LibraryOfCongress / bagit-python

Work with BagIt packages from Python.
http://libraryofcongress.github.io/bagit-python
218 stars 85 forks source link

Bagit fails with 0kb file #139

Open friolator opened 5 years ago

friolator commented 5 years ago

We're running a bag on a folder full of media, some of which was shot on a Sony camera.
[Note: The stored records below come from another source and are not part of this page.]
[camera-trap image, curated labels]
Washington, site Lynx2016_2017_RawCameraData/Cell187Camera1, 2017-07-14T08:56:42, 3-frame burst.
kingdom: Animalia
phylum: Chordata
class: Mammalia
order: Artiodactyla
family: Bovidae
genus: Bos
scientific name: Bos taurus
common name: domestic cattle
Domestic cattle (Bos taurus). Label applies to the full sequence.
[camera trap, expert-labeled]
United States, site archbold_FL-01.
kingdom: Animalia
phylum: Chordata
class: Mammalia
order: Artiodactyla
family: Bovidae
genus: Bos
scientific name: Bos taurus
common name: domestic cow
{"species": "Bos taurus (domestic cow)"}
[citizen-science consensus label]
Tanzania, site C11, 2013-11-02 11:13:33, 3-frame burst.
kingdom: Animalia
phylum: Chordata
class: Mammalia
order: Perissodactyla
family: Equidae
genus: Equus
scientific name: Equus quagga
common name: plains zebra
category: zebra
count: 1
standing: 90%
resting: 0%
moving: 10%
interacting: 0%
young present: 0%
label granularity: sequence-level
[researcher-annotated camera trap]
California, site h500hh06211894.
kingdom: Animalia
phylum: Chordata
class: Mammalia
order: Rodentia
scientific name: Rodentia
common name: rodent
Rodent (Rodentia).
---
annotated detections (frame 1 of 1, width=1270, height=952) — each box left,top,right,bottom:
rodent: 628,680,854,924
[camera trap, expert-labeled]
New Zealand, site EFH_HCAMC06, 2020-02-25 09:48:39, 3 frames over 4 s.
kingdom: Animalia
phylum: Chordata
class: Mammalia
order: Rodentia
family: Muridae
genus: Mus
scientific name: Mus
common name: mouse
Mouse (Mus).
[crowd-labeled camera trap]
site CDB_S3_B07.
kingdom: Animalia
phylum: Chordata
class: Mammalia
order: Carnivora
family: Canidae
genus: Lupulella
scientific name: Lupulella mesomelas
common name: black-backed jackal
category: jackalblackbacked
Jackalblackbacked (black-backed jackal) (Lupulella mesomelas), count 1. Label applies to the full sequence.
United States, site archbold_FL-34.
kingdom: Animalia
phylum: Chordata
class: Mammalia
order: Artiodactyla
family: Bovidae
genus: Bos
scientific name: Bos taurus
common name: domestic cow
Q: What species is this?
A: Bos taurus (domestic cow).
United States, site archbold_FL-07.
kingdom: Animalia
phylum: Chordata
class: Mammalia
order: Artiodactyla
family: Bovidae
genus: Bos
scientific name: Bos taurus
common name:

Sony inserts a file into a folder inside the media folder called SONYCARD.IND -- however this file has nothing in it and is reported as 0kb in size.

bagit.py fails with the following error

2019-10-02 14:11:54,336 - ERROR - An error occurred creating a bag in /mnt/SAN_LTO_6/500_A
multiprocessing.pool.RemoteTraceback: 
"""
Traceback (most recent call last):
  File "/usr/lib64/python3.6/multiprocessing/pool.py", line 119, in worker
    result = (True, func(*args, **kwds))
  File "/usr/lib64/python3.6/multiprocessing/pool.py", line 44, in mapstar
    return list(map(*args))
  File "./bagit.py", line 1398, in generate_manifest_lines
    with open(filename, "rb") as f:
OSError: [Errno 5] Input/output error: 'data/01 MASTERS/101/20140921_Day 2/SONY/Foxtrot/Timelapse/private/SONY/SONYCARD.IND'
"""

The above exception was the direct cause of the following exception:

Traceback (most recent call last):
  File "./bagit.py", line 242, in make_bag
    "data", processes, algorithms=checksums, encoding=encoding
  File "./bagit.py", line 1250, in make_manifests
    checksums = pool.map(manifest_line_generator, _walk(data_dir))
  File "/usr/lib64/python3.6/multiprocessing/pool.py", line 266, in map
    return self._map_async(func, iterable, mapstar, chunksize).get()
  File "/usr/lib64/python3.6/multiprocessing/pool.py", line 644, in get
    raise self._value
OSError: [Errno 5] Input/output error: 'data/01 MASTERS/101/20140921_Day 2/SONY/Foxtrot/Timelapse/private/SONY/SONYCARD.IND'
2019-10-02 14:11:54,345 - ERROR - Failed to create bag in /mnt/SAN_LTO_6/500_A/: [Errno 5] Input/output error: 'data/01 MASTERS/101/20140921_Day 2/SONY/Foxtrot/Timelapse/private/SONY/SONYCARD.IND'
multiprocessing.pool.RemoteTraceback: 
"""
Traceback (most recent call last):
  File "/usr/lib64/python3.6/multiprocessing/pool.py", line 119, in worker
    result = (True, func(*args, **kwds))
  File "/usr/lib64/python3.6/multiprocessing/pool.py", line 44, in mapstar
    return list(map(*args))
  File "./bagit.py", line 1398, in generate_manifest_lines
    with open(filename, "rb") as f:
OSError: [Errno 5] Input/output error: 'data/01 MASTERS/101/20140921_Day 2/SONY/Foxtrot/Timelapse/private/SONY/SONYCARD.IND'
"""

The above exception was the direct cause of the following exception:

Traceback (most recent call last):
  File "./bagit.py", line 1603, in main
    checksums=args.checksums,
  File "./bagit.py", line 242, in make_bag
    "data", processes, algorithms=checksums, encoding=encoding
  File "./bagit.py", line 1250, in make_manifests
    checksums = pool.map(manifest_line_generator, _walk(data_dir))
  File "/usr/lib64/python3.6/multiprocessing/pool.py", line 266, in map
    return self._map_async(func, iterable, mapstar, chunksize).get()
  File "/usr/lib64/python3.6/multiprocessing/pool.py", line 644, in get
    raise self._value
OSError: [Errno 5] Input/output error: 'data/01 MASTERS/101/20140921_Day 2/SONY/Foxtrot/Timelapse/private/SONY/SONYCARD.IND'
acdha commented 5 years ago

Do other tools work with those files? That looks like an issue with the flash card interface.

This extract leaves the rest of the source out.